[Exercise details] Lines before the one containing "From this depicted" are excluded. Repeat that line and every line after it, exactly.

[Material for this exercise]
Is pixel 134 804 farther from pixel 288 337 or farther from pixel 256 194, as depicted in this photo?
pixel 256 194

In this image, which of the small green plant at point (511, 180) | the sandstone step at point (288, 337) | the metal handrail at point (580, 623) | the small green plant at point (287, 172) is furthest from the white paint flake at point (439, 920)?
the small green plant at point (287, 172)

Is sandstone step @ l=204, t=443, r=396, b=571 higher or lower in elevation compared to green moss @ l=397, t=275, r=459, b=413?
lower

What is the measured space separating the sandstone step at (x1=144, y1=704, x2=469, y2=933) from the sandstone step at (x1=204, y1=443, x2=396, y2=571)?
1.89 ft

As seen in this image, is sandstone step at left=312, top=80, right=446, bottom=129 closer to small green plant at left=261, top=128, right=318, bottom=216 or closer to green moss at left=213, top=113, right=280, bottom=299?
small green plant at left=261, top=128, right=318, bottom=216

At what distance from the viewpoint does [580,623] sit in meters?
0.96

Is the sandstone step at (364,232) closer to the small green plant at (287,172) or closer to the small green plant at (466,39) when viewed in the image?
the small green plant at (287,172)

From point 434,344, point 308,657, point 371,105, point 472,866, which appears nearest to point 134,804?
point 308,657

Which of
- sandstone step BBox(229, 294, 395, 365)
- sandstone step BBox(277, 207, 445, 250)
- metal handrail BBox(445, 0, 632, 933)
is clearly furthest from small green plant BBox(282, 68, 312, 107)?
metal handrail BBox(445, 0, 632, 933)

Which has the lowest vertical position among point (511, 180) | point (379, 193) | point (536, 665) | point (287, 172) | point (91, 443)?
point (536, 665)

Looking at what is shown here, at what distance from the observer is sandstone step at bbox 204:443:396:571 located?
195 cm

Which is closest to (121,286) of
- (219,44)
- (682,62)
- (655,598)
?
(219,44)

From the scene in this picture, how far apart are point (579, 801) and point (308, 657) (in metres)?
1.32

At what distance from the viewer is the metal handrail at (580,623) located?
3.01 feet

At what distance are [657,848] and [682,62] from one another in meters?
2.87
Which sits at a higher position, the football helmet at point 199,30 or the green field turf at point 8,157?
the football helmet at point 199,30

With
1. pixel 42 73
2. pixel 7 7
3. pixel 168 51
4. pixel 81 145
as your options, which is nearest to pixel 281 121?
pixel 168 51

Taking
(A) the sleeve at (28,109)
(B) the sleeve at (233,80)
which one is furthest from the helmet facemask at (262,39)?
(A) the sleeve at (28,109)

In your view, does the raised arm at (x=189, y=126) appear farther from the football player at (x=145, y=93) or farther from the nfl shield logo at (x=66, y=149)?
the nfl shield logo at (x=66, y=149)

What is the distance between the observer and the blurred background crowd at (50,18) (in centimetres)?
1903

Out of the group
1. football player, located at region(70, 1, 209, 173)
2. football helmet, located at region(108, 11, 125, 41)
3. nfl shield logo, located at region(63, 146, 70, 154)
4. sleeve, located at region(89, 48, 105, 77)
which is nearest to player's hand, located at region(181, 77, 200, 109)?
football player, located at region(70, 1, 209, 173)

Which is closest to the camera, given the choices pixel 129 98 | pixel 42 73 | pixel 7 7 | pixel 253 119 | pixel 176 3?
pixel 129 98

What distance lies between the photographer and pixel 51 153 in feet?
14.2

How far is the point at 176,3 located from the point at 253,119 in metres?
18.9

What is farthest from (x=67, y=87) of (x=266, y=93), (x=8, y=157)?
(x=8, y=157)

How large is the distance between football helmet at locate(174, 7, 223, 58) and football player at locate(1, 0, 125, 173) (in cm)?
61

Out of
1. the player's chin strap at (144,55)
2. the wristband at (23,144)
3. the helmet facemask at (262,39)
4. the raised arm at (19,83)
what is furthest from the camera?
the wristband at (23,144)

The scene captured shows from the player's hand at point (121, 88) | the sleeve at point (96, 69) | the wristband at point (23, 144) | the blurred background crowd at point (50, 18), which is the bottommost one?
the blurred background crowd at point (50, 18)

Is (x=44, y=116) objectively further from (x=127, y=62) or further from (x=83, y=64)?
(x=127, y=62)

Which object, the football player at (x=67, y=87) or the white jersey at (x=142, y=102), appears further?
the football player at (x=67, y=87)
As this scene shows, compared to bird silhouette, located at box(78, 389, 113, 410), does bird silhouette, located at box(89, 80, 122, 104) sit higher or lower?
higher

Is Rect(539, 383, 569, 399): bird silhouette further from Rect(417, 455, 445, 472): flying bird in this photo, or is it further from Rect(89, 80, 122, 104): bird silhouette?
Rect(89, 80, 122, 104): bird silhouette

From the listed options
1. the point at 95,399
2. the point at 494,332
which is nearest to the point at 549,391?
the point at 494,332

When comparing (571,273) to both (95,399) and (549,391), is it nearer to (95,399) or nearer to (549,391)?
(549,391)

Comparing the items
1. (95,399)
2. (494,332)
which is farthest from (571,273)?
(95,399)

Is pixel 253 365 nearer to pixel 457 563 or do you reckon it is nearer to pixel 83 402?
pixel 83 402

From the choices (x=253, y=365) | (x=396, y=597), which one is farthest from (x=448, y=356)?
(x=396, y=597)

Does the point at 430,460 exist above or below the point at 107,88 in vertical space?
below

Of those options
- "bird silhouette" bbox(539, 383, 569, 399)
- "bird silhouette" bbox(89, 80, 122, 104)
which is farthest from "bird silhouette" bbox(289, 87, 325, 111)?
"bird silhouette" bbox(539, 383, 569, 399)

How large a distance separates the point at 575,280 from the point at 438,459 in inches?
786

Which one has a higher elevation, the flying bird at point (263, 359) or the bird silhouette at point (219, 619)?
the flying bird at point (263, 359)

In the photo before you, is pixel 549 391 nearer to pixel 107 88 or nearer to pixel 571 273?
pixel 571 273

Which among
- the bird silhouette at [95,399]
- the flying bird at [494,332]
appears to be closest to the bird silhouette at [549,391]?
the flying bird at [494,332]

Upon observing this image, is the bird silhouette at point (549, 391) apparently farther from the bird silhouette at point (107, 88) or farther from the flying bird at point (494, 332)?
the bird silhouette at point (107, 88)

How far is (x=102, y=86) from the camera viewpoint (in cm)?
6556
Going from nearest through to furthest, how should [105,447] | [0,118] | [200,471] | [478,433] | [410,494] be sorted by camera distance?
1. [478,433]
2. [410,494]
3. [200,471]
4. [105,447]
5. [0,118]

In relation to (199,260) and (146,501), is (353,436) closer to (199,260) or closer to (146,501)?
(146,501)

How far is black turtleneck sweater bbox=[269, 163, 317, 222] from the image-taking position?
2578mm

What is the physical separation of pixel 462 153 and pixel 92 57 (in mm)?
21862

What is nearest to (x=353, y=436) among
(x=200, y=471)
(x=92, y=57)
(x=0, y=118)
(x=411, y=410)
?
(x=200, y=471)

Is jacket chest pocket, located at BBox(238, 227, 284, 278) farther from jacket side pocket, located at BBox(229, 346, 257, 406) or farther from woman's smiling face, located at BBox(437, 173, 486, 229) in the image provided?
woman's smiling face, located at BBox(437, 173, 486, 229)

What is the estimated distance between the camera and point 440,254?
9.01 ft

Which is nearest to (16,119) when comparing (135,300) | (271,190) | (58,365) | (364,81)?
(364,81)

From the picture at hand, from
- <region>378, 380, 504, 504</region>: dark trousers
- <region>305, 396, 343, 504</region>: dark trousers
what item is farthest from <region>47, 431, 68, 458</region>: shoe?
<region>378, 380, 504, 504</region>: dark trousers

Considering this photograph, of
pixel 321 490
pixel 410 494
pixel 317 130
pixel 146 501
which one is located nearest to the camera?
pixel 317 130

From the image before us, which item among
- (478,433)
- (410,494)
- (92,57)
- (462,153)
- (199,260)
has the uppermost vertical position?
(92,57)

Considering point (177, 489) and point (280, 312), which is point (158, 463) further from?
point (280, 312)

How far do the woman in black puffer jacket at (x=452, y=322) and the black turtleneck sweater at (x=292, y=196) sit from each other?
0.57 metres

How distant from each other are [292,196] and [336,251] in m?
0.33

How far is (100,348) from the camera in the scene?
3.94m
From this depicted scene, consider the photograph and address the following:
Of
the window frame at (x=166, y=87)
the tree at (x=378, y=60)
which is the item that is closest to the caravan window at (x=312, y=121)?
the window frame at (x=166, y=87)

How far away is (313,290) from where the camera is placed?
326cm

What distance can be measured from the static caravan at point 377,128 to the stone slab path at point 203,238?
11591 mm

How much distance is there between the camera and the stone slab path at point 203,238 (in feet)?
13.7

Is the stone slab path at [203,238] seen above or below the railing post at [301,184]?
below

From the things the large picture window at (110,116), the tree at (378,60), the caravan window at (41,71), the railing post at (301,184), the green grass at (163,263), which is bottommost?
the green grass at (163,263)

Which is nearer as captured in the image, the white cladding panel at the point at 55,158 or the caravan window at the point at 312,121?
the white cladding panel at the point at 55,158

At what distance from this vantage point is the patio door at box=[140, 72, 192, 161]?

[The response]
From this depicted scene, consider the photograph and address the following:
Of
the window frame at (x=166, y=87)
the tree at (x=378, y=60)
which is the item that is closest to the caravan window at (x=312, y=121)?
the window frame at (x=166, y=87)

How far away is (313,290) from where the camera is placed?
326cm

What distance can be measured from the static caravan at point 377,128 to the stone slab path at point 203,238?
11591 mm

How much distance is there between the camera and the stone slab path at point 203,238 (in feet)?
13.7

Is the stone slab path at [203,238] seen above or below the railing post at [301,184]?
below

From the things the large picture window at (110,116), the tree at (378,60), the caravan window at (41,71), the railing post at (301,184), the green grass at (163,263), which is bottommost?
the green grass at (163,263)

Which is nearer as captured in the image, the white cladding panel at the point at 55,158 or the caravan window at the point at 312,121?
the white cladding panel at the point at 55,158

At what distance from this vantage point is the patio door at box=[140, 72, 192, 161]?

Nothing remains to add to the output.